Hi, publicists! You know I love you. You’re the reason I don’t pay for music. You help me make a living, sort of. But you don’t like wasting your time any more than I do, so here are a couple of tips that will save us both precious seconds we could be looking at animated GIFs of cats.
1. Please don’t send me invitations to concerts in cities in which I have not lived for five years. I really love it that you want to get me into shows for free, but having to drive 1600 miles to get to the venue cuts into the cost savings a bit.
2. Similarly, do not send me information about anything whatsoever involving clubs in New York. I have never been to a club in New York, and I will never be in a club ion New York, even in a bathroom attendant capacity.
3. Why do I care about your client exclusively debuting a song through a publication I don’t work for? It’s not my job to give my rivals free publicity. If they want me to get excited about something, let them hire me.
4. I really don’t need to get the same announcement more than four times. Two is really more than enough, to be perfectly honest with you.
5. The best way to get me to ignore your e-mails is to make them seem like homework. If they are more than five pages long, or require me to fill out a form, or make me feel guilty for doing my job, I’m just going to feel like I’m 11 years old.
6. When I ask for an interview or promo materials, I’m not trying to pull a fast one on you. I have enough headaches, honestly. Your client isn’t the president. I’m not going to give his phone number to Kim Jong-Il.
7. There are approximately 900 billion ways to get music to me. So there is no chance I’m going to review something based on 30-second clips. None. I recognize this may not be your fault, but it’s still bush league.

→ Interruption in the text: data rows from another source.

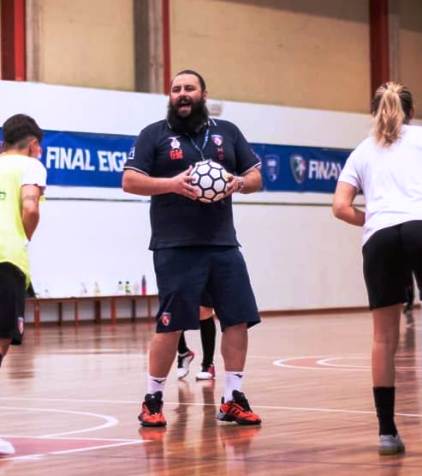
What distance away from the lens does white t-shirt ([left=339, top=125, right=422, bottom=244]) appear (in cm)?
635

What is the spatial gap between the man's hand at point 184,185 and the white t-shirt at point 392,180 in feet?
3.97

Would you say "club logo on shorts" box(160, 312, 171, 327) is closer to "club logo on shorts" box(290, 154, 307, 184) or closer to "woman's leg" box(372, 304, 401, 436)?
"woman's leg" box(372, 304, 401, 436)

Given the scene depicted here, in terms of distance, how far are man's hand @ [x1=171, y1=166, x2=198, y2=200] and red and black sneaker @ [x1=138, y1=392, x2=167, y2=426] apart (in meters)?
1.29

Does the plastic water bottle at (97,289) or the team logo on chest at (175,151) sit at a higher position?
the team logo on chest at (175,151)

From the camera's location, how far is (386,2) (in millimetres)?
30172

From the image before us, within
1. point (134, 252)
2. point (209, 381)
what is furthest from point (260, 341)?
point (134, 252)

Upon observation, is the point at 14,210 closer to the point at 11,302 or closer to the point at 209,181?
the point at 11,302

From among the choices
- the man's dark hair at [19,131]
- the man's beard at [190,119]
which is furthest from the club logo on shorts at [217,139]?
the man's dark hair at [19,131]

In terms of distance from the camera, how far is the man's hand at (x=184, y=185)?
291 inches

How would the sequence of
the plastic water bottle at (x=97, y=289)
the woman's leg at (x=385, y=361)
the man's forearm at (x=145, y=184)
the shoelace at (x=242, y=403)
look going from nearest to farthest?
the woman's leg at (x=385, y=361), the man's forearm at (x=145, y=184), the shoelace at (x=242, y=403), the plastic water bottle at (x=97, y=289)

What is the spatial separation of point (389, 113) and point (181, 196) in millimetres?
1728

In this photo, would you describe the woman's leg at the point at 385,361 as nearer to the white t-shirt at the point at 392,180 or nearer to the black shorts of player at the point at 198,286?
the white t-shirt at the point at 392,180

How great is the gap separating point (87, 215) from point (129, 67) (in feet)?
11.0

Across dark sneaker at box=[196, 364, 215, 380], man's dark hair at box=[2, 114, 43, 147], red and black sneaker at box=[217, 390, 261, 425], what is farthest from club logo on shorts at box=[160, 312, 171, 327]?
dark sneaker at box=[196, 364, 215, 380]
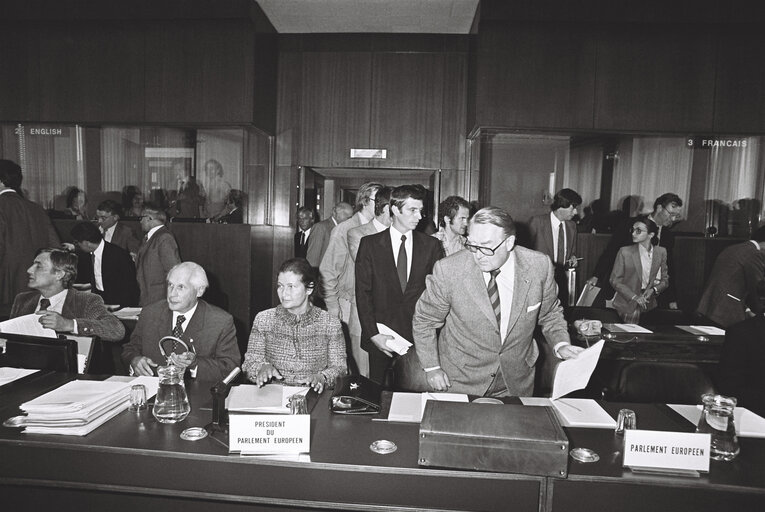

8. Screeners! I love screeners! Everybody loves screeners! I promise not to sell them on street corners! And they are so much better than a one-paragraph written description of your movie or TV show, which is as useful as a dead battery.
9. Please do not send me press releases about a new landing screen on your client’s website. No one in the history of the world has ever gotten excited about a new landing screen on a website.
10. But seriously, I love you, each and every one. I mean it.